Substrate recognition by P-glycoprotein and the multidrug resistance-associated protein MRP1: a comparison.

OBJECTIVES: It has recently been suggested that substrate recognition patterns for human P-glycoprotein encoded by mdr1 consist of two electron donor groups with a spatial separation of 2.5 +/- 0.3 A (type I units) or three electron donor groups with a spatial separation of the two outer groups of 4.6 +/- 0.6 A (type II units) [Seelig 1998]. Since P-gp and the multidrug resistance-associated protein (MRP1) have overlapping substrate specificity, we screened the chemical structures of 21 compounds, previously tested as MRP1 substrates, for electron donor units. In addition, we searched the putative transmembrane domains (TMD 1-12) of P-gp and (TMD 6-17) of MRP1 for amino acid side chains having the potential to interact with the respective substrates.
METHODS: The three-dimensional structures of potential MRP1 substrates were modeled with a force-field approach and were then screened for electron donor units. Helical wheel projections of the 12 putative transmembrane domains of P-gp (1-12) and MRP (6-17) were analyzed for their content of amino acid residues with hydrogen bonding side chains, charged amino acid residues, and amino acid residues with pi-electron systems.
RESULTS: MRP1 recognizes compounds with type I and type II units. At least one electrically neutral together with either one negatively charged type I unit or two electrically neutral type I units are required for the compound to be bound and transported. Transport increases with increasing number of electron donor units. Compounds which carry exclusively electrically neutral type I units (P-gp substrates) are transported only weakly by MRP1, and compounds with cationic type I units (P-gp substrates) are not transported at all. An analysis of the putative transmembrane alpha-helices of MRP1 and P-gp reveals that the amino acid residues with hydrogen-bond donor side chains are arranged preferentially on one side of the helix and amino acid residues with inert (non-hydrogen-bonding) side chains on the other side. In the case of MRP1, the hydrogen-bonding face also contains several cationic residues whereas, in the case of P-gp, it contains clusters of amino acid residues with beta-electron systems.

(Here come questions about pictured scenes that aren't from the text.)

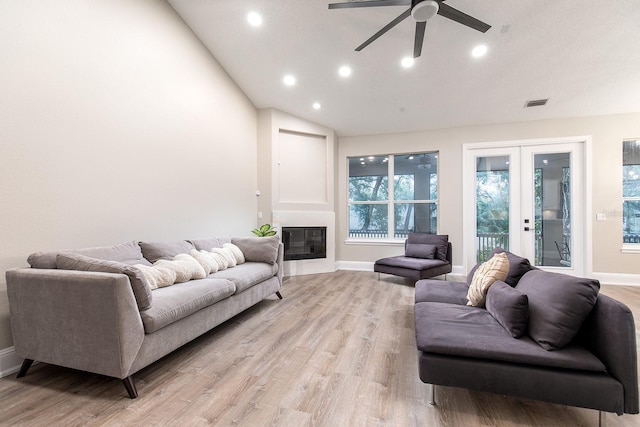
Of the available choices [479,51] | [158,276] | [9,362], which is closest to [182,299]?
[158,276]

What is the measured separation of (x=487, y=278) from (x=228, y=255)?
261 centimetres

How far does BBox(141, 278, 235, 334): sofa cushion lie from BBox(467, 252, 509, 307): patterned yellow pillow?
207 centimetres

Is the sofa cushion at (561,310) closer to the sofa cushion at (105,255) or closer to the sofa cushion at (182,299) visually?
the sofa cushion at (182,299)

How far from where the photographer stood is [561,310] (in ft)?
4.88

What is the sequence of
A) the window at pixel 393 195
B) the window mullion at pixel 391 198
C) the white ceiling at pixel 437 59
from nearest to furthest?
the white ceiling at pixel 437 59 < the window at pixel 393 195 < the window mullion at pixel 391 198

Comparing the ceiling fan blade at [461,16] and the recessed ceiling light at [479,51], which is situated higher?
the recessed ceiling light at [479,51]

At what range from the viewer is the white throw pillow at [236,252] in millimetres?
3438

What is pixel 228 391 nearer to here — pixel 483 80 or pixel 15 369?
pixel 15 369

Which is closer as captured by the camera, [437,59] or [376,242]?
[437,59]

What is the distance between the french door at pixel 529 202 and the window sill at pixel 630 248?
53cm

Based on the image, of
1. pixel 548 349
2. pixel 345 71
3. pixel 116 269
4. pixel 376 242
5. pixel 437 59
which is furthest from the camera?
pixel 376 242

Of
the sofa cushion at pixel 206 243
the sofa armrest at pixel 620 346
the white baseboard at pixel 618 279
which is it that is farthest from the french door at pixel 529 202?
the sofa cushion at pixel 206 243

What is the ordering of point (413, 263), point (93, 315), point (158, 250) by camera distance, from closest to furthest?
point (93, 315), point (158, 250), point (413, 263)

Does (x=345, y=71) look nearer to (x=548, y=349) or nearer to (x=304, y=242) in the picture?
(x=304, y=242)
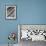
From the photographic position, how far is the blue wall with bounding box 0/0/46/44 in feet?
14.0

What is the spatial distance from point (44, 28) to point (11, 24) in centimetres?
104

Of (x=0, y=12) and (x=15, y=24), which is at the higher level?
(x=0, y=12)

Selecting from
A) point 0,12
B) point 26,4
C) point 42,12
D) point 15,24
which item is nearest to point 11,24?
point 15,24

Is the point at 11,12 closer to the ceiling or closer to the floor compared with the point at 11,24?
closer to the ceiling

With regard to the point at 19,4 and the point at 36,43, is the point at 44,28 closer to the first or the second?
the point at 36,43

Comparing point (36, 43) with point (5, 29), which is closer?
point (36, 43)

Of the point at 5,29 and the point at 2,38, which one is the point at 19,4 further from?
the point at 2,38

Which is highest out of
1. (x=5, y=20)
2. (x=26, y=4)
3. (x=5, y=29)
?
(x=26, y=4)

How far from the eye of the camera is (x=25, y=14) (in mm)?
4285

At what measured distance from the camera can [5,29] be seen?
4.27 metres

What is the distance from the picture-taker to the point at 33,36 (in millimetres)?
4074

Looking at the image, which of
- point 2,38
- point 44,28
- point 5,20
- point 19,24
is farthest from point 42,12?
point 2,38

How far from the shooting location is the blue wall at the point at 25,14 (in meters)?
4.27

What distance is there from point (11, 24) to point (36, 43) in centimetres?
99
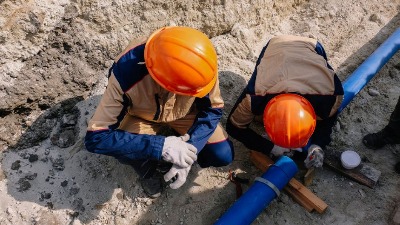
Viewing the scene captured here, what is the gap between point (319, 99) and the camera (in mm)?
3016

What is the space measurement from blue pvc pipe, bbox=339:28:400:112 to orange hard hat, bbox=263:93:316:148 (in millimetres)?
862

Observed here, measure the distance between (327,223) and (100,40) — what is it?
2457 millimetres

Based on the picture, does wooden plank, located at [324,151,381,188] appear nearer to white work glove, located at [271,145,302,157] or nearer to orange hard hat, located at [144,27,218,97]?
white work glove, located at [271,145,302,157]

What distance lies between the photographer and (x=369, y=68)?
12.7ft

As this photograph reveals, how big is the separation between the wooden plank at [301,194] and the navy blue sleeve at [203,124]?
60 centimetres

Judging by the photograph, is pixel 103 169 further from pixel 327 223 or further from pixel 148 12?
pixel 327 223

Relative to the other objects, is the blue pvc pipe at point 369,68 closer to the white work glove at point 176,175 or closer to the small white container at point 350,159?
the small white container at point 350,159

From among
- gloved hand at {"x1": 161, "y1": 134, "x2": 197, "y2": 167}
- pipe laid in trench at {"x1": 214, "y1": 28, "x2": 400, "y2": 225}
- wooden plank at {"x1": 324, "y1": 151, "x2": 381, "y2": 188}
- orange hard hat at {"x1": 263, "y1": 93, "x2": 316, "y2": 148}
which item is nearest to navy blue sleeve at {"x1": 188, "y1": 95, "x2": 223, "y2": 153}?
gloved hand at {"x1": 161, "y1": 134, "x2": 197, "y2": 167}

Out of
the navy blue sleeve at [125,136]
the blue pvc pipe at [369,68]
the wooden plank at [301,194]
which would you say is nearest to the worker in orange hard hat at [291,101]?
the wooden plank at [301,194]

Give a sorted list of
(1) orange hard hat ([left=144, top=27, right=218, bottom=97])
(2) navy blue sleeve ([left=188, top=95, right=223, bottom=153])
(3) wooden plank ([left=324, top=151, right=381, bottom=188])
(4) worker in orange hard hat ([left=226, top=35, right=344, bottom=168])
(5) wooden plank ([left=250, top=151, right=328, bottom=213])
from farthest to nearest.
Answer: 1. (3) wooden plank ([left=324, top=151, right=381, bottom=188])
2. (5) wooden plank ([left=250, top=151, right=328, bottom=213])
3. (2) navy blue sleeve ([left=188, top=95, right=223, bottom=153])
4. (4) worker in orange hard hat ([left=226, top=35, right=344, bottom=168])
5. (1) orange hard hat ([left=144, top=27, right=218, bottom=97])

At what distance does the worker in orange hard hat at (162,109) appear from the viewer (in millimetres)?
2467

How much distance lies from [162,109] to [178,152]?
16.8 inches

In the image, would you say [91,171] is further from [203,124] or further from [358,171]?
[358,171]

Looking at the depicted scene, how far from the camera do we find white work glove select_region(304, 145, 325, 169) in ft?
10.5
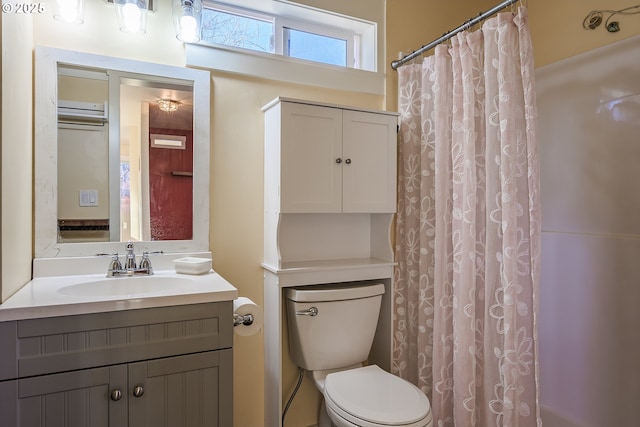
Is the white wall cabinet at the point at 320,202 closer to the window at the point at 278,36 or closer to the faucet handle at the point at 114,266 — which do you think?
the window at the point at 278,36

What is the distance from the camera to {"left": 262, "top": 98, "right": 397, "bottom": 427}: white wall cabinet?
1.79 meters

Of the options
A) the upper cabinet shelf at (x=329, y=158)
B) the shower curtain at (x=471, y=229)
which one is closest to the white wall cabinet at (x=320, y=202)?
the upper cabinet shelf at (x=329, y=158)

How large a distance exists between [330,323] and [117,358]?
36.7 inches

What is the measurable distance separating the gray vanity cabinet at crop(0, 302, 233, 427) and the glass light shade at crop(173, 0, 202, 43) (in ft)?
3.90

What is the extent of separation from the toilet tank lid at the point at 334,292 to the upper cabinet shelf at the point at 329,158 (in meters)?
0.38

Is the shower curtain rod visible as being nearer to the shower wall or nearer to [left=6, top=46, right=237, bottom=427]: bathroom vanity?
the shower wall

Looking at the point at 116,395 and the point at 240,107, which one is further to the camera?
the point at 240,107

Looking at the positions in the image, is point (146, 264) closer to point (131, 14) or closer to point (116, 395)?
point (116, 395)

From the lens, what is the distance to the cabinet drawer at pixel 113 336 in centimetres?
109

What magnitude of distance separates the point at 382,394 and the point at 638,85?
5.73ft

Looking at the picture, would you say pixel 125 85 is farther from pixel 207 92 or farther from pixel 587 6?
pixel 587 6

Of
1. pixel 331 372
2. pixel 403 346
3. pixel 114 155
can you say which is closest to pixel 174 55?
pixel 114 155

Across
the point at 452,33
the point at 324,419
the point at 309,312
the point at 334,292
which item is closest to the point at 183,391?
the point at 309,312

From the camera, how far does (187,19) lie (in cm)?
169
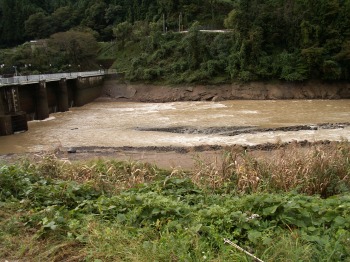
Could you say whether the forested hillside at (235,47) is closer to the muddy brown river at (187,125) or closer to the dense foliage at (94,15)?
the dense foliage at (94,15)

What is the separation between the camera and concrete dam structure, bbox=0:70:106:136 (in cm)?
2734

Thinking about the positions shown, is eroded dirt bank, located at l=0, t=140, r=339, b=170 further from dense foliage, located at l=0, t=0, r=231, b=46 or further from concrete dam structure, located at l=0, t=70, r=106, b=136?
dense foliage, located at l=0, t=0, r=231, b=46

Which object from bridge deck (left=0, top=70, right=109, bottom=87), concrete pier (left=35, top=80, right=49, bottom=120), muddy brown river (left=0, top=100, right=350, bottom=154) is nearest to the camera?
muddy brown river (left=0, top=100, right=350, bottom=154)

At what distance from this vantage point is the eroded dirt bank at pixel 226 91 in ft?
135

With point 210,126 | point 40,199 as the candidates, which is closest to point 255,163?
point 40,199

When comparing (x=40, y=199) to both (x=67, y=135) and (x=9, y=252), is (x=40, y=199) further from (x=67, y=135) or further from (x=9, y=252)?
(x=67, y=135)

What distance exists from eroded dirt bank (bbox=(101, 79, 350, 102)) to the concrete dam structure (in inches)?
173

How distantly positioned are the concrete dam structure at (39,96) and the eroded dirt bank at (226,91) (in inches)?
173

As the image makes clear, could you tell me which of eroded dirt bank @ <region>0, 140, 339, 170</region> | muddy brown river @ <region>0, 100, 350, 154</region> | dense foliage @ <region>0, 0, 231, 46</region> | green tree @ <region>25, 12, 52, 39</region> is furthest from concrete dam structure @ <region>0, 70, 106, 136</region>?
green tree @ <region>25, 12, 52, 39</region>

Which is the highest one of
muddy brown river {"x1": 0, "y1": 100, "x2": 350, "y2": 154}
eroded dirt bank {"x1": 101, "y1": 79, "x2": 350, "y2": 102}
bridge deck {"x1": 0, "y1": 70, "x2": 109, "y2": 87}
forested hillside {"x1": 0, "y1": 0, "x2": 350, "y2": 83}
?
forested hillside {"x1": 0, "y1": 0, "x2": 350, "y2": 83}

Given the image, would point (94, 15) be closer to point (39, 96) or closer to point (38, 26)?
point (38, 26)

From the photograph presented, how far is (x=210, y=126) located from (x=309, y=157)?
1771 centimetres

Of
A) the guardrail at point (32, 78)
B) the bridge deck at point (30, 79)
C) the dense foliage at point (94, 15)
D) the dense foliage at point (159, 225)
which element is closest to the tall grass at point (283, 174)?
the dense foliage at point (159, 225)

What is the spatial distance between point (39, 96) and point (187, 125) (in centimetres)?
1525
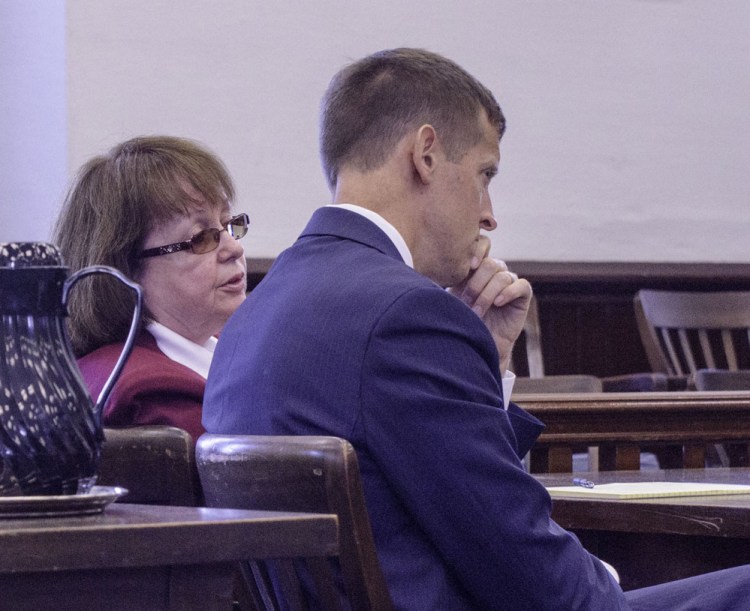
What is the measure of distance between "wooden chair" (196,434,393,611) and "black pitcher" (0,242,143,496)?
254 mm

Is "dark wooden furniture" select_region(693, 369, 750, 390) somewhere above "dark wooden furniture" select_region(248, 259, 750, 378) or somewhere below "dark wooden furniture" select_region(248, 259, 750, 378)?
above

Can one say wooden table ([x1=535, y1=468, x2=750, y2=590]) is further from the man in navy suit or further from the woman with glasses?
the woman with glasses

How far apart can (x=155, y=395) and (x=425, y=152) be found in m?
0.51

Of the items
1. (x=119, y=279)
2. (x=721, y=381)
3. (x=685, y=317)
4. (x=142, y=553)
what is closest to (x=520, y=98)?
(x=685, y=317)

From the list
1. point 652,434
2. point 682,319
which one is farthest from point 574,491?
point 682,319

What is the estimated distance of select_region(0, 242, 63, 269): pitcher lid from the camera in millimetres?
1024

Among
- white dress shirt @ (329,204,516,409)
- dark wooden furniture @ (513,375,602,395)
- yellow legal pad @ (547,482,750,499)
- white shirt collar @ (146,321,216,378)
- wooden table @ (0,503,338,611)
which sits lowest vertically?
dark wooden furniture @ (513,375,602,395)

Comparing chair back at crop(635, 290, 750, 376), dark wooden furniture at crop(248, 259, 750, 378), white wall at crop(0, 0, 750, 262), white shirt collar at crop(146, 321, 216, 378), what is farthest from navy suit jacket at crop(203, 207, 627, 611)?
dark wooden furniture at crop(248, 259, 750, 378)

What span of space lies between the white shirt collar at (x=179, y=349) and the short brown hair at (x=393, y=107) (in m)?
0.39

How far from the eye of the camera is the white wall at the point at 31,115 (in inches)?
177

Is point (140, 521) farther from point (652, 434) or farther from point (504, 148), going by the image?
point (504, 148)

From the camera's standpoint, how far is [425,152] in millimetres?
1868

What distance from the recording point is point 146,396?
1796mm

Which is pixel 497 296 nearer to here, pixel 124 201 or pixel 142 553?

CONCLUSIONS: We propose that P-gp and MRP1 recognize type I or type II units in chemical compounds having diverse structures, and that these transporters bind their substrates via hydrogen bond formation. Furthermore, we propose that transport of anionic substrates by MRP1 is facilitated by cationic amino acid residues present in the transmembrane helices of MRP1, whereas the transport of cationic substrates by P-gp is facilitated by a beta-electron slide guide.